Winston Peters addresses his supporters at the Duke of Malborough, Russell, after the 2020 election loss (Video first published in October 2020)

“I think it’s entirely possible that as the kaleidoscope of events starts to cross their minds in that 65-strong caucus and they know their game is up, that they won’t last until November next year,” he said, referring to the “snap election” of July 2002.

NZ First’s success has traditionally depended on its ability to form a coalition government with Labor or National after an election, making Peters the ‘king maker’. Peters, true to his form, did not specify which way NZ First would go if the side found themselves in this position again.

“It’s not that we’re power mad. The reason we know how to negotiate and why we win every negotiation is that we are willing to give up power for negotiation – and the rest don’t.

NZ First leader Winston Peters opens the party conference on Saturday, taking a closer look at other political parties.

ALDEN WILLIAMS/Things

NZ First leader Winston Peters opens the party conference on Saturday, taking a closer look at other political parties.

“They can’t help but be obsessed with power, and if you’re willing to have no power, then the people and the circumstances transfer power to you.”

He said other political parties “just don’t know what they’re doing”. He joked that “other party” with his “darling twerping away” – a reference to ACT leader David Seymour performing (twerking) on Dancing with the stars — had millions of dollars, but had produced only one minister.

Seymour was a parliamentary undersecretary in the Key government, and two ACT MPs, Rodney Hide and Heather Roy, held ministerial posts before him outside the cabinet.

NZ First MP Shane Jones has criticized the

ALDEN WILLIAMS/Things

NZ First MP Shane Jones has criticized the “political, hallucinogenic aims” of “Jacinda’s government”.

Former NZ First MP Shane Jones, in a speech he called a “calling together”, said NZ First anchored the Labor government’s “flaky, ambitious” goals of 2017 into an “economic reality”.

“I just want to identify some of these light-hearted targets that are destroying us now and their political, hallucinogenic targets. They will never be reached. Do you remember 100,000 houses?

“There is a huge gap between what Jacinda’s government has promised to do and very little they have achieved on the ground. And we in New Zealand let them get away with that.”

He said Prime Minister Jacinda Ardern is “outsourcing the responsibility” for problems she herself has created, such as the rising cost of living.

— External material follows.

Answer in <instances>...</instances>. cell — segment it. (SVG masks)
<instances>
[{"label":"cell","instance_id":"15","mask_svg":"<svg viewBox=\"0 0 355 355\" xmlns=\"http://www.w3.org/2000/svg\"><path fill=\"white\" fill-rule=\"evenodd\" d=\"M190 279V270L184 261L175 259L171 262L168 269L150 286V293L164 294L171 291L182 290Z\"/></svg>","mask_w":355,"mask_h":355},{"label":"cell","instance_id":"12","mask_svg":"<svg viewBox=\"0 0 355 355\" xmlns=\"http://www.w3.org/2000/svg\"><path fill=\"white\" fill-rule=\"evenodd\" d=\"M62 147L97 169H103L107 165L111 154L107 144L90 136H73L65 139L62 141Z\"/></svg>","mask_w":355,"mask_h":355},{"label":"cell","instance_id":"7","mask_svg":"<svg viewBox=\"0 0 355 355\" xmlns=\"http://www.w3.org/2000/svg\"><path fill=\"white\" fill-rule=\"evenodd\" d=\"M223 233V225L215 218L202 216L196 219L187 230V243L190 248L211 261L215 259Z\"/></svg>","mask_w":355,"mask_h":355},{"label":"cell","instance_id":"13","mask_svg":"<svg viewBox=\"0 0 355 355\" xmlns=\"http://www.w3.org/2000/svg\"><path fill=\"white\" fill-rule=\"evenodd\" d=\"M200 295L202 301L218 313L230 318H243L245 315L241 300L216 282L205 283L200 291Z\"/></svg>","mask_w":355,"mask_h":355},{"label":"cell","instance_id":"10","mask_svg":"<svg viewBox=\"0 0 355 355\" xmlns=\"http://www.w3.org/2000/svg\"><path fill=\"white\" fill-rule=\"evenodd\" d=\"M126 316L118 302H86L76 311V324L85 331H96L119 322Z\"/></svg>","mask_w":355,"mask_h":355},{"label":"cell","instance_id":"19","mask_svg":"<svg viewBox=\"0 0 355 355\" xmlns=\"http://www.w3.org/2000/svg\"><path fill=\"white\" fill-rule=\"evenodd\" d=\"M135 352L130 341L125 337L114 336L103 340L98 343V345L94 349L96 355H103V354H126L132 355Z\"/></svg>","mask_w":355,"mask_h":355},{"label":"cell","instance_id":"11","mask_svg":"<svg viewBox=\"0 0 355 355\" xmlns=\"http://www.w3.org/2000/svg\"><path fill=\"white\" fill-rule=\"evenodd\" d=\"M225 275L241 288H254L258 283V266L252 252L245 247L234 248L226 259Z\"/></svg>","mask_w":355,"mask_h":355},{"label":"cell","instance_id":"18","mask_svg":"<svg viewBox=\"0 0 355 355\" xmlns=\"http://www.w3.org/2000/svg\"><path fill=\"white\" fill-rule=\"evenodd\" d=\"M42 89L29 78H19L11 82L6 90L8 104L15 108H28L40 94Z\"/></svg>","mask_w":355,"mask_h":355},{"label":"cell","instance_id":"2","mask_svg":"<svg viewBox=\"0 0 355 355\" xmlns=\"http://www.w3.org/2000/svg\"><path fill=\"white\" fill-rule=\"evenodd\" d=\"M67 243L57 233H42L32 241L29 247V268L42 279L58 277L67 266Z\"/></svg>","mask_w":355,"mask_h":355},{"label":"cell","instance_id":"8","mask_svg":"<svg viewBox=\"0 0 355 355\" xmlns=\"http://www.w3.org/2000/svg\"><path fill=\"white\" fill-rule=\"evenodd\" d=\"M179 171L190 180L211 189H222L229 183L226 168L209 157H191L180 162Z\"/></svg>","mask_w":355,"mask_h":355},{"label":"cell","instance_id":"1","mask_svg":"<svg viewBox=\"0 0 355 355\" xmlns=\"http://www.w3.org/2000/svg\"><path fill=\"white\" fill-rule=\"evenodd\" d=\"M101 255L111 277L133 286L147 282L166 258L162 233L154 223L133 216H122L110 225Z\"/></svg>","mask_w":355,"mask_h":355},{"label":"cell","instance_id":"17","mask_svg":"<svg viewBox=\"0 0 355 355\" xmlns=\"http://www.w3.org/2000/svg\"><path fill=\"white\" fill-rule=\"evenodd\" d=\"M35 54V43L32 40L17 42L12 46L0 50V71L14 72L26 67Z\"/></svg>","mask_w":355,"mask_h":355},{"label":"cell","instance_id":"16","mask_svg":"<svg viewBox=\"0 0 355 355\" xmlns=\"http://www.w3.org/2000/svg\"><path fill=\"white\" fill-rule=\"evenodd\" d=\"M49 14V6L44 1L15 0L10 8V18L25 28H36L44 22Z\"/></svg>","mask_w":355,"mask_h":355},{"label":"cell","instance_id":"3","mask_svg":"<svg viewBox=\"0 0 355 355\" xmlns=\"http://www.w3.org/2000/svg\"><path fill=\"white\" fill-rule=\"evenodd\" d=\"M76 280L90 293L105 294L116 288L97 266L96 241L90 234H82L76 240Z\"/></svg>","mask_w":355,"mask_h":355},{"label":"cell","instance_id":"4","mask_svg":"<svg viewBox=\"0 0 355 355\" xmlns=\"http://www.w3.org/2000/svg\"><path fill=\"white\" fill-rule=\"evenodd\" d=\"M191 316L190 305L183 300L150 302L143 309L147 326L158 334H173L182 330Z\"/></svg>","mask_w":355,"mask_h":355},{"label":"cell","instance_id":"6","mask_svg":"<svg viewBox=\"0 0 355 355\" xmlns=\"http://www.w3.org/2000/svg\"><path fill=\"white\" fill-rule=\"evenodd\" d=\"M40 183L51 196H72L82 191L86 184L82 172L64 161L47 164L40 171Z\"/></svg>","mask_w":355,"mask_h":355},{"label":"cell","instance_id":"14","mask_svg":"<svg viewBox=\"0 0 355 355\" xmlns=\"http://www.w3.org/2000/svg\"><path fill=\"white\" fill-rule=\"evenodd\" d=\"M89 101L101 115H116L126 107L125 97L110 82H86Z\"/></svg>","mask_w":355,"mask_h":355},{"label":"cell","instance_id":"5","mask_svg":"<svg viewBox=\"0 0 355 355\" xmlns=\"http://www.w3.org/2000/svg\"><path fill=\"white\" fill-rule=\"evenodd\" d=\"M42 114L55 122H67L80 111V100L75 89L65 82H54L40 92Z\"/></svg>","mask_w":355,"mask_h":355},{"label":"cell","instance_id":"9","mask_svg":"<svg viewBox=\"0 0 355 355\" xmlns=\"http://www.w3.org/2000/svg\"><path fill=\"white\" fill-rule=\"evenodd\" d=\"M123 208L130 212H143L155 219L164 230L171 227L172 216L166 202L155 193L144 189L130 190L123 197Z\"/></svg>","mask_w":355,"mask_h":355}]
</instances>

NZ First deputies listen to leader Winston Peters on Saturday.

ALDEN WILLIAMS/Things

NZ First deputies listen to leader Winston Peters on Saturday.

Jones said the Māori party “traded on Māori misery” and would not be a king or queen maker “if I had anything to do with it”.

He named Auckland’s new mayor Wayne Brown as a “friend” of NZ First and the Serious Fraud Office (SFO) research into the way the party handles donations – which resulted in two not guilty verdicts in June – was a “witch hunt”.

The conference was attended by former NZ MPs Darroch Ball, Fletcher Tabuteau, Mark Patterson and Jenny Marcroft.

Former New Zealand ministers, Ron Mark, recently elected mayor of Carterton, and Tracey Martin, who has worked for the government on its media reforms, were not present. Neither was former MP Clayton Mitchell.

The party conference lasts two days, as members discuss party policies and hear from speakers, including economist Cameron Bagrie. More than 30 party tasks and possible policies would be discussed by delegates.

Policies agreed by party members on Saturday afternoon included: exploring strengthening the military’s disaster relief engineering corps, preserving the oil refinery at Marsden Point, and exploring an urgent rewrite of the education curriculum.